Medavie used to include monthly response rates in each community in New Brunswick on its website, but that stopped at the end of 2022.
"Following a transition to a new dispatch system in January 2023, work was required to configure data in a way that ensured accurate reporting of response time data by service areas," spokesperson Eric Robichaud said in an email.
"This reconciliation work regarding our response time data is ongoing."
Officials from Ambulance New Brunswick, the provincial government entity that contracts with Medavie for the service, told a committee of MLAs last year they want to renegotiate the agreement, but there's been no word on changes.
A green paper prepared by the government at the time of the crisis in 2018 reported there were 101 paramedic vacancies, 61 of them full-time and 40 part-time.
Of the total, 82 positions required bilingualism.
"It's about making decisions to fix the problem," Higgs said in 2018 as he argued for putting aside the bilingualism requirements.
His government eventually acknowledged it couldn't legally do that.
But it put in place other measures to address the problem, including a patient-transfer service that does not require bilingual staff, more paramedic training in English and French and a reclassification of their jobs into a different union that boosted wages.
Health-care officials are also looking at letting paramedics play new roles, such as helping out in hospital emergency departments to alleviate pressure on other medical staff.
That's happening at the small hospital in Sussex, and Eagles says it was supposed to be happening by now in Plaster Rock, but isn't.
Hood says opportunities like that can help with recruitment, because it offers paramedics other work options.
"Opportunities are starting to show themselves, which I think is nothing but a good thing," he said.
Hood said working in a "truck," as an ambulance is called within the system, tends to have a time span of about seven to 10 years before an employee burns out or must leave due to injury.
Higgs said in this week's CBC leaders' debate that 24,000 calls to 911 last year were from people who didn't need to go to a hospital, and advanced care paramedics were able to help them without having to take them to an ER.
"I think the point is we have to do health-care differently," said Higgs, whose campaign has promised to further expand the scope of practice of various health professionals.
Hood said that needs to happen faster.
"There's all kinds of projects that could be undertaken.
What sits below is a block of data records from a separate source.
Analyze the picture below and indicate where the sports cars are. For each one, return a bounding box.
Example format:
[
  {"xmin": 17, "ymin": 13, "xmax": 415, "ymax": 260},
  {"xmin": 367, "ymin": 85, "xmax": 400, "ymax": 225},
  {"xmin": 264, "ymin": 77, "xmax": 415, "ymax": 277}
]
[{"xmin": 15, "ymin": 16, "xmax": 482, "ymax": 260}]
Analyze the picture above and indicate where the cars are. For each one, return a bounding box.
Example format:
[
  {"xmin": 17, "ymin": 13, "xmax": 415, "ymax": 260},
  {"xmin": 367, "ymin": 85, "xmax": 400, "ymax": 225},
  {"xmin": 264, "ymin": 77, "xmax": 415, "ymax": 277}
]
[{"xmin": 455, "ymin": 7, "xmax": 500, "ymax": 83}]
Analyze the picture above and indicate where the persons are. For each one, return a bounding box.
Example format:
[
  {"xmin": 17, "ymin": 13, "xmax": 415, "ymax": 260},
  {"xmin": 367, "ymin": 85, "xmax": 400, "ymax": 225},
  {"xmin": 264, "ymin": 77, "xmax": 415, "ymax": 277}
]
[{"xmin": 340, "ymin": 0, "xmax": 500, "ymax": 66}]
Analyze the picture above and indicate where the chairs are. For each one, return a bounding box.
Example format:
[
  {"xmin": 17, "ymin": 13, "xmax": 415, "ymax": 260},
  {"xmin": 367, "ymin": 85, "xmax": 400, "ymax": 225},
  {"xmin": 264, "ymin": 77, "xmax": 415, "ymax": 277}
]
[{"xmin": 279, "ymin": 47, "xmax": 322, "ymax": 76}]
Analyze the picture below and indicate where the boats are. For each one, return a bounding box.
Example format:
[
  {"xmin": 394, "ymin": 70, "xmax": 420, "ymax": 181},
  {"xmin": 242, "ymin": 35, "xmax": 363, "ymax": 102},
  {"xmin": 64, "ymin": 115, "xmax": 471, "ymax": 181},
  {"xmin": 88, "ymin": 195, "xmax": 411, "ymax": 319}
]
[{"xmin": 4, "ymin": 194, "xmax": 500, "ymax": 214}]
We just need to bite the bullet and start doing it."
He describes the issue of sending the hypothetical "last ambulance" available to someone complaining about a sore foot, making it impossible to respond to a cardiac arrest.
"That's the kind of thing we need to start thinking about and triaging in real time — what kind of calls we're going to send the absolutely last resources to," he said.
"Nobody's saying that they don't need an ambulance. What we're saying is somebody needs an ambulance more urgently than you do."
Hood says he's not heard any recent concerns about bilingualism requirements, but the overall number of vacancies remains around the same as it was in 2018.
That, plus delays in ambulances offloading patients at hospitals because of staff issues in those facilities, continue to cause response delays, he said.
At any given time, about 25 per cent of the paramedic workforce can be out with injuries or on long-term disability or maternity leave, or on secondments, Hood said.
Eagles says he's still hoping ambulance service gets more attention in a provincial election in which health care has been a top issue.
"The main issue is primary care in the province, and this is just a trickle-down effect," he said.
"We're trying to fix the doctor situation, the nurses situation, this is just another cog in the wheel and it's very very important we get this right."